▶ Prompt: Of the lines in the data below, write out exactly those from the one holding "[camera-trap image, curated labels]" through the one holding "common name: california quail", both included.

▶ Dataset records:

────────────────────

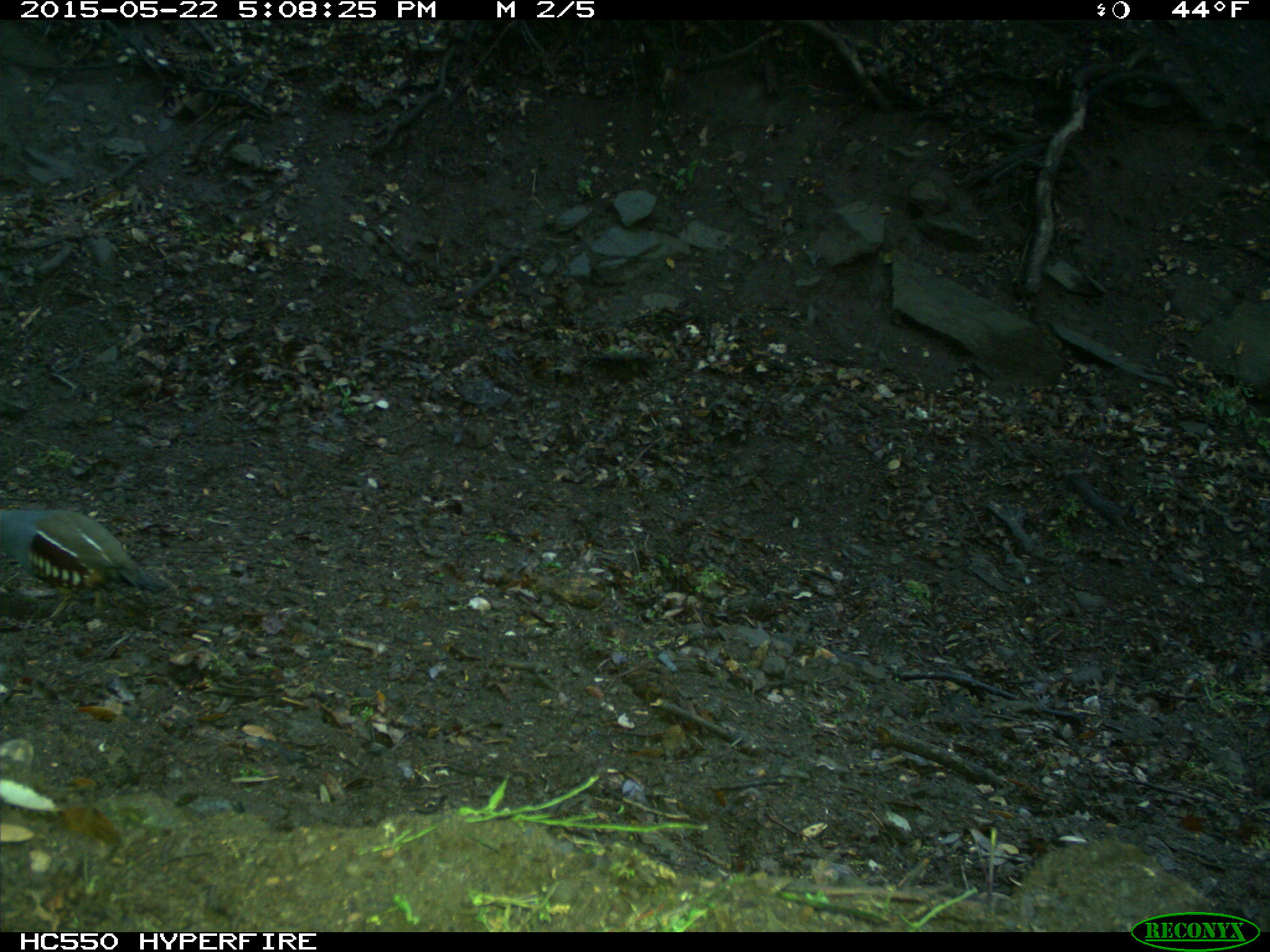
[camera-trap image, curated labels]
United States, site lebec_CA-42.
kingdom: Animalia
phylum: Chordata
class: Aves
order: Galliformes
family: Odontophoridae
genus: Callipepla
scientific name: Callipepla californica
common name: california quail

────────────────────

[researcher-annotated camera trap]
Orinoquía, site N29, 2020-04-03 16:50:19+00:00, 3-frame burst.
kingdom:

────────────────────

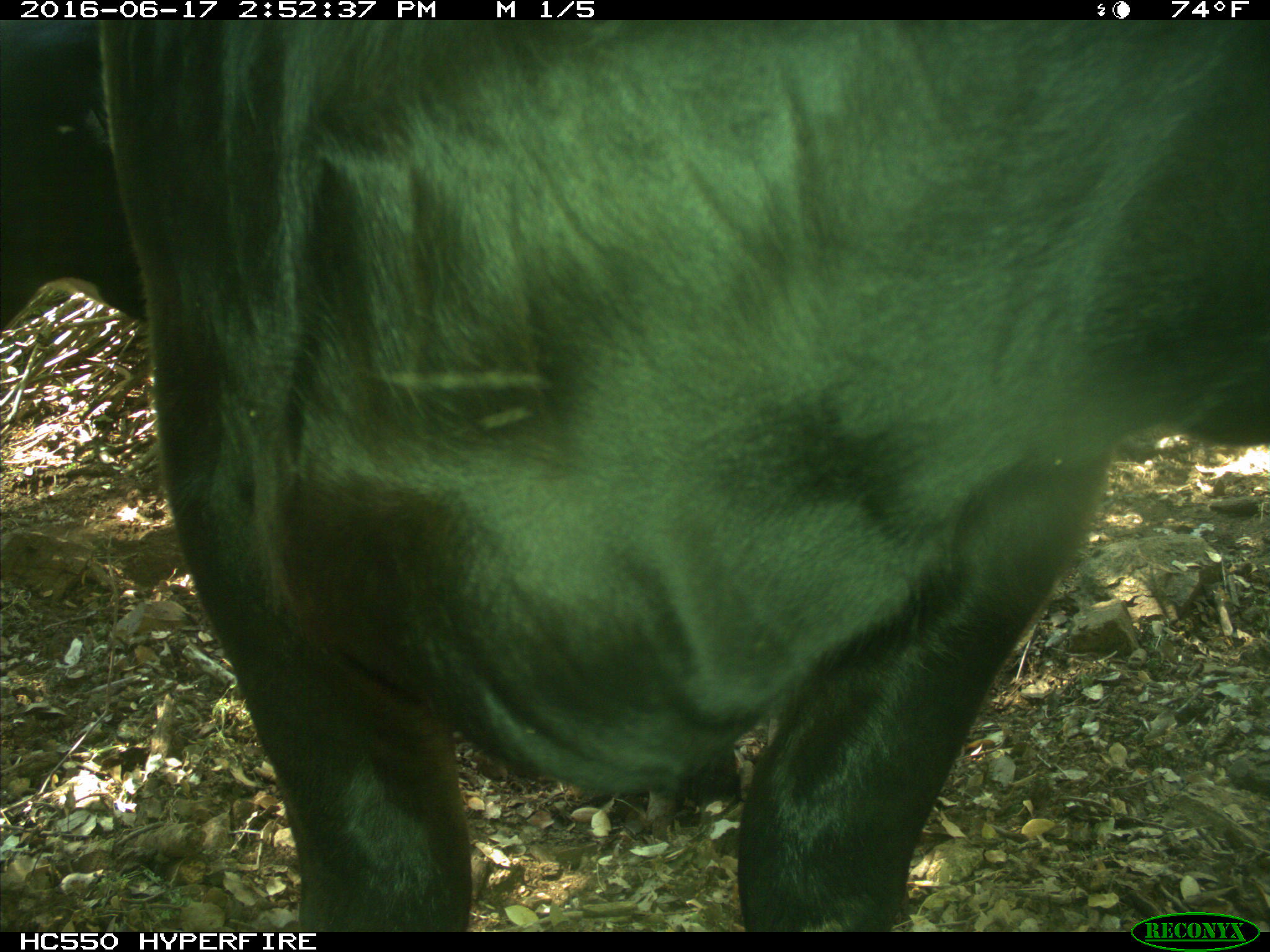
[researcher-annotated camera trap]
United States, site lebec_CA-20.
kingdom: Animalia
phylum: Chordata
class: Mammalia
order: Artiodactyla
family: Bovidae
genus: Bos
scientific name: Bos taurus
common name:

────────────────────

▶ Expected answer:
[camera-trap image, curated labels]
United States, site lebec_CA-42.
kingdom: Animalia
phylum: Chordata
class: Aves
order: Galliformes
family: Odontophoridae
genus: Callipepla
scientific name: Callipepla californica
common name: california quail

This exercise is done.